3. On December 14, 1960 the United Nations General Assembly adopted resolution 1514 (XV) titled “The Right of Self-Determination: Declaration on Granting of Independence to Colonial Countries and Peoples”. The resolution recognized “that the peoples of the world ardently desire the end of colonialism in all its manifestations”. It adds that “All peoples have the right to self-determination; by virtue of that right they freely determine their political status and freely pursue their economic, social and cultural development”. Baganda should take this resolution seriously into account as we debate how Uganda should be governed in post-NRM period. All options except secession should be on the table so that Ugandans exercise their political, civil, economic, social and cultural rights.
4. Buganda should try to understand why Amin split Masaka from Buganda and attached it to Southern Province comprising South and North Kigezi; West and East Ankole; and South and North Masaka with the provincial headquarters at Mbarara and divided the rest of Buganda into Buganda Province and Central Province.
5. Buganda given its strategic location and historical developments as the seat of the colonial and subsequently of independent Uganda and as Uganda’s economic growth pole whose leaders and experts later were sympathetic to refugees from troubled neighboring countries and beyond and settled them on Buganda soil and appear to have acquired a permanent status has become a melting pot. The expansion of Greater Kampala has eaten deep into Mengo and Masaka indigenous population is probably less than fifty percent. Luwero Triangle lost some 700,000 people (half of the population in the area) during the guerrilla war and new people have occupied much of Buganda land and continue to do so at breakneck speed while we watch.

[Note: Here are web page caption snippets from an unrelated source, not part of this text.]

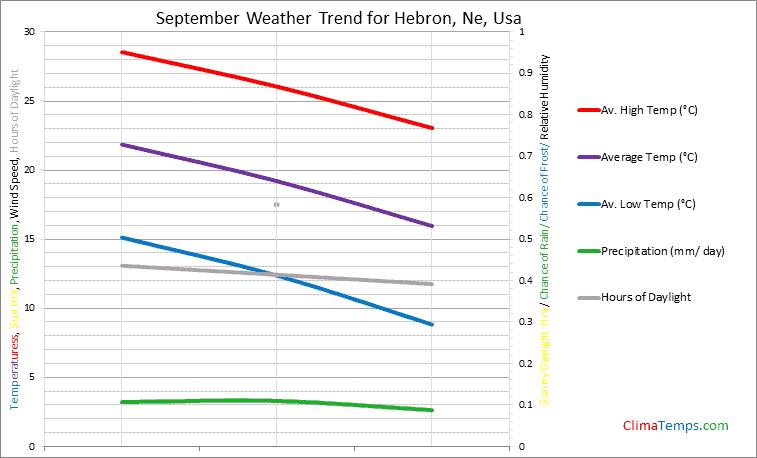 Graph of weather in Hebron, Ne in September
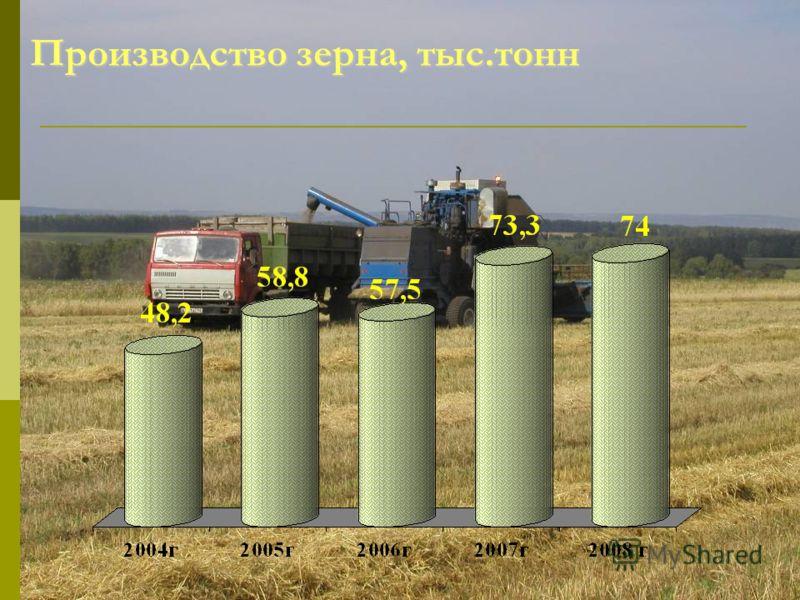 Производство зерна, тыс.тонн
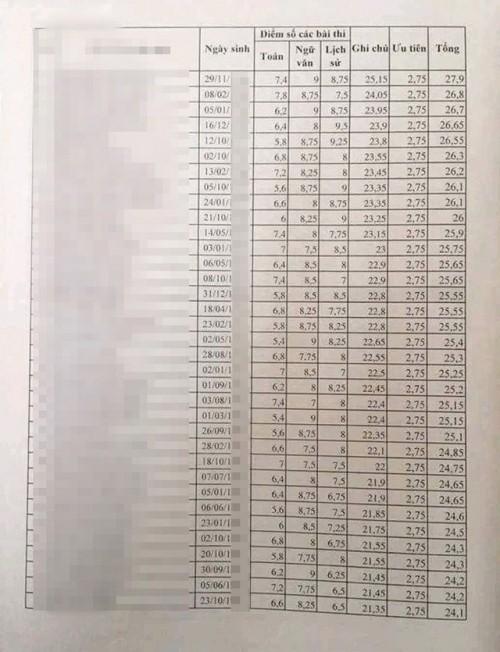 Nếu đăng ký xét tuyển, 30/35 chiến sĩ cơ động học đến tóp má ở Lạng Sơn sẽ đỗ các trường công an - Ảnh 1.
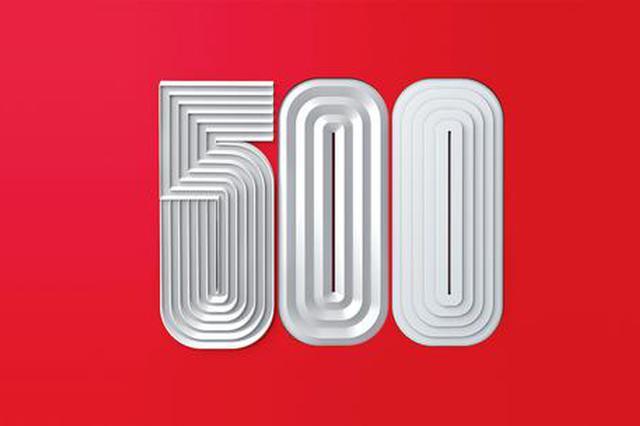 2018年《财富》中国500强排行榜揭晓(附完整榜单)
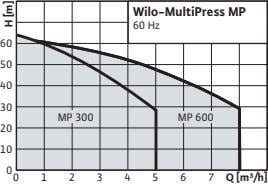 Wilo-MultiPress MP 60 Hz 60 50 40 30 MP 300 MP 600 20 10 0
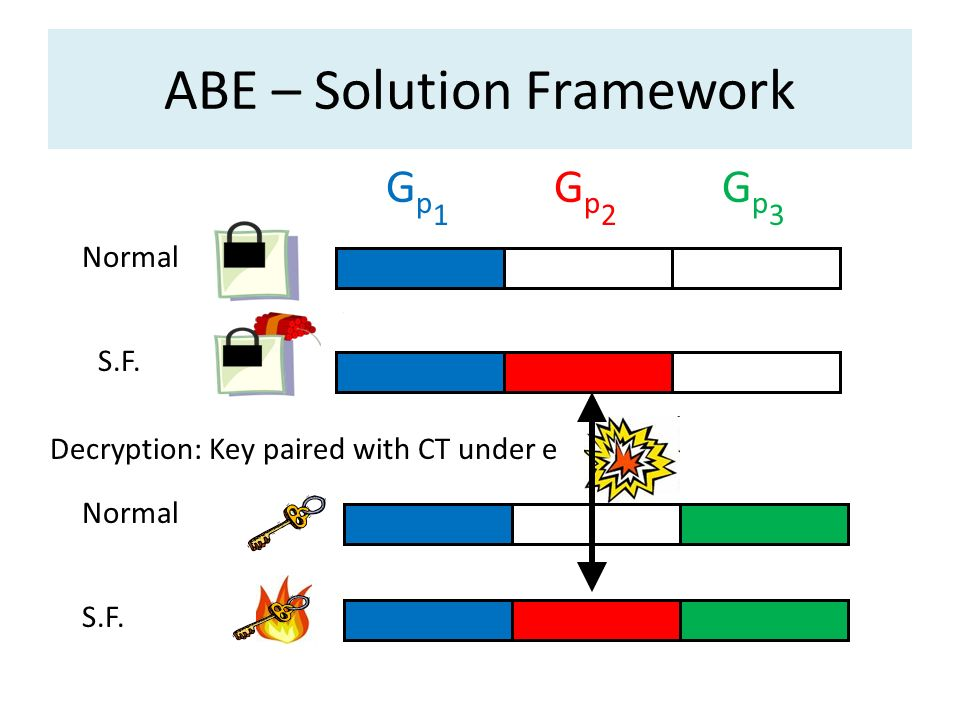 ABE – Solution Framework Normal S.F. Gp1Gp1 Gp2Gp2 Gp3Gp3 Decryption: Key paired with CT under e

Given these difficult developments it is advisable that Buganda learns lessons from countries in more or less similar situation why some have managed to cling together while others have disintegrated.
1. Ethiopia expanded by conquering neighboring territories including Sidamo, Oromo and Ogaden. Through a carefully crafted federal constitution Ethiopia is still one country.
2. Jordan with more than half of its population being Palestinian refugees has managed to forge a governance system that has kept the country together.
On the other hand:
3. Yugoslavia failed to keep different groups together and collapsed.
4. The Soviet Union failed to keep different groups together and disintegrated.
Out of these lessons Baganda and other Ugandans should come together during the post-NRM transitional government UDU proposed and adopted by The Hague Process (THP) and debate and agree on how they want to be governed while keeping Uganda together as one country.